The title of the BBC article is NOT "Alzheimer's drug halts decline". It is "Alzheimer's drug 'halts' decline", but people with no professional writing experience will almost certainly miss the significance of the single quotes, which mean that a claim is merely being made, and the claim is not a verified fact.
The BBC article contains 539 words total. Of those, 243 words, more than half, are quotes. It seems that much of the article may have been taken from a PR release, with little or no critical thinking.
Calling the dye "Rember" encourages those with no scientific training in the field to believe that it will help them "Remember".
There are other odd aspects of the BBC article. The article says, "Trials of the drug, known as Rember, in 321 patients showed an 81% difference in rate of mental decline compared with those not taking the treatment." Does that mean there continues to be mental decline, but the decline is slower?
Later the article says, "Patients with mild to moderate Alzheimer's disease were given either 30, 60 or 100mg of the drug or a placebo. The 60mg dose produced the most pronounced effect - over 50 weeks there was a seven-point difference on a scale used to measure severity of dementia." How many points total are on the scale? Isn't that odd, that the 60 milligram dose worked better than a 100 milligram dose? How much better? Doesn't that say that there were really 3 trials, and one of the dosage levels was by chance statistically better than the others, so it was chosen to report the results?

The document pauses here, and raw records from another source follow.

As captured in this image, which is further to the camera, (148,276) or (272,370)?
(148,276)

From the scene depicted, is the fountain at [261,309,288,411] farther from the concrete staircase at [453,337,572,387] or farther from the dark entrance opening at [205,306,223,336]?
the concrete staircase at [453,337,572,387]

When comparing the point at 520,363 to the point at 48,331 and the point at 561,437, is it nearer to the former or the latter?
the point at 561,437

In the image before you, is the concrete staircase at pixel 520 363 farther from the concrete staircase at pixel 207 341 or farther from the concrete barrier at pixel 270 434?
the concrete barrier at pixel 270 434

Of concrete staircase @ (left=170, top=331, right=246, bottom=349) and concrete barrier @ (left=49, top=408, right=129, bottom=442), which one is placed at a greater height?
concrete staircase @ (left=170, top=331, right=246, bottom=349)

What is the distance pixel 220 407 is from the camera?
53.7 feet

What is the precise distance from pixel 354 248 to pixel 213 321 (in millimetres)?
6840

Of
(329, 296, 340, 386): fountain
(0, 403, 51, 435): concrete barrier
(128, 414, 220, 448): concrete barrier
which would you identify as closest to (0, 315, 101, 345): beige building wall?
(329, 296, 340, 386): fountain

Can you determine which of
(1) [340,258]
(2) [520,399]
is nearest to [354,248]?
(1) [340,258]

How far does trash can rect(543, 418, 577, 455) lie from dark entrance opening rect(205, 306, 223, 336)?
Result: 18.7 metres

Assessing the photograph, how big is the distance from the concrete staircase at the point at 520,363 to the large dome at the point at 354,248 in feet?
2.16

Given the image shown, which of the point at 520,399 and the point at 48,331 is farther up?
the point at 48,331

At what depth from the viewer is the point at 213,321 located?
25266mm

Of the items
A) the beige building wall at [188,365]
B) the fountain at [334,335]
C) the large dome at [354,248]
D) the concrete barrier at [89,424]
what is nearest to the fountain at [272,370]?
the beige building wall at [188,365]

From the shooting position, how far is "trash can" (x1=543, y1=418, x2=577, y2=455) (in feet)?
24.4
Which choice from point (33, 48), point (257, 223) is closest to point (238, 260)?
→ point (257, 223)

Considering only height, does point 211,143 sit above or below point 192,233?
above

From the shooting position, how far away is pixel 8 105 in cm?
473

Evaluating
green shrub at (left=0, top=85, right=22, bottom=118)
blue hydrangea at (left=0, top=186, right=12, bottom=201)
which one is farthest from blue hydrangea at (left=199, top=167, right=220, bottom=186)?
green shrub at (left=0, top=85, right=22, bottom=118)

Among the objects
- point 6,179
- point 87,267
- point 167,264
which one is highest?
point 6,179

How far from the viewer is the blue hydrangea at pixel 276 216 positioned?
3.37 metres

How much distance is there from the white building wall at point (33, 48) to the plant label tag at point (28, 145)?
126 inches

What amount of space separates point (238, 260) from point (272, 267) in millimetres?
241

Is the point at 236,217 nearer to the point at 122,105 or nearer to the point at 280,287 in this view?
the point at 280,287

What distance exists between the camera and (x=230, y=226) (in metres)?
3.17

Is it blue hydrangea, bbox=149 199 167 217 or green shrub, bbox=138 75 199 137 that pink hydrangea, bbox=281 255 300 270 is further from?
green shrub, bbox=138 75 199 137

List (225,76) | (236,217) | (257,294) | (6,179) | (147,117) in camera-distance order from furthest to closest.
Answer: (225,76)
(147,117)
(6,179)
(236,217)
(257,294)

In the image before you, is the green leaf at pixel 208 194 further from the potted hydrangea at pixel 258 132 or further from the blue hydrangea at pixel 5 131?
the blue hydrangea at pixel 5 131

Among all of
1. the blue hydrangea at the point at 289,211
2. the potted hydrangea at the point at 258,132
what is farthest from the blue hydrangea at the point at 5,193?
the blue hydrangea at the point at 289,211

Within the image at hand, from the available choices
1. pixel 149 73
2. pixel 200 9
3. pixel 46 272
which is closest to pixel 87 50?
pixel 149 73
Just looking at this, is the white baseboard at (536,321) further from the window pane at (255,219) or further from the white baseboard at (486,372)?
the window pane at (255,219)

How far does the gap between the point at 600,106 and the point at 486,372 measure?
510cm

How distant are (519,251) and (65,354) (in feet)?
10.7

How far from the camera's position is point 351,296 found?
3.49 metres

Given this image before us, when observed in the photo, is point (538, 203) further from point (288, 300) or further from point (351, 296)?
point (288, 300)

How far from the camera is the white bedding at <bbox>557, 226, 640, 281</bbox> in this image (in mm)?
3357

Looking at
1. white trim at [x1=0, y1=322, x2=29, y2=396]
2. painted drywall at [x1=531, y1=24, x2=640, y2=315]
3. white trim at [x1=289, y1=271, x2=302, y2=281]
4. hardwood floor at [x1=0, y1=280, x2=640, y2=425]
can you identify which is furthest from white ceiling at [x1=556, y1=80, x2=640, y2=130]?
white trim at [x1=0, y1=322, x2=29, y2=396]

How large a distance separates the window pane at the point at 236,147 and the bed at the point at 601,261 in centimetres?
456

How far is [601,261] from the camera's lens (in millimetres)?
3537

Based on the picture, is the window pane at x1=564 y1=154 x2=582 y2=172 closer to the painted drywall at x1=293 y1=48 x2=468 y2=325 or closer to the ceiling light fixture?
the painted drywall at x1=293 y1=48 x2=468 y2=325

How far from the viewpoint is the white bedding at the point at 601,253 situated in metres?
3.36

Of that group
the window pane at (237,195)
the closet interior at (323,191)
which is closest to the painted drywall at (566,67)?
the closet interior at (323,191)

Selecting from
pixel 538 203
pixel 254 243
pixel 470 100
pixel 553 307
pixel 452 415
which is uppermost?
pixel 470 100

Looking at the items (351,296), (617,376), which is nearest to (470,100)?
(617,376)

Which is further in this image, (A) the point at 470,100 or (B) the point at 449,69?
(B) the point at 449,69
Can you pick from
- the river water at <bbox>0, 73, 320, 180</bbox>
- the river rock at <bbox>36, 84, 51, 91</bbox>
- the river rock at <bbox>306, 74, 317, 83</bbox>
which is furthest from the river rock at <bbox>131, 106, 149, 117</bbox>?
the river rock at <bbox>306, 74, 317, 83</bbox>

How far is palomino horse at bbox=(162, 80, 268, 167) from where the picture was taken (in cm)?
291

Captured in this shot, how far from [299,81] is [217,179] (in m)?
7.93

The BBC article says, "At 19 months there was no significant decline in mental function in patients taking the drug, the researchers said."
What gets me is that 3 years ago, people found a direct link between HHV1 (Herpes Simplex 1 - the kind you get coldsores from), and Alzheimers; literally, the plaques are riddled with the virus.
Add into the mix the fact that new hi-res MRI devices show microbleeds all over the brain of most people, and that these break the blood/brain barrier in those areas, and it gives a very simple mechanism for the virus to get into the brain (even if it doesn't just travel up the neurons themselves).
Why are people focusing on the plaques and the tangles? We have a virus here that lives inside of neurons, which has been found and strongly correlated with the disease.
There are other classes of herpes virus which have similarly been implicated in brain cancer. This should be a big fat red X marks the spot. But most researchers are too specialized.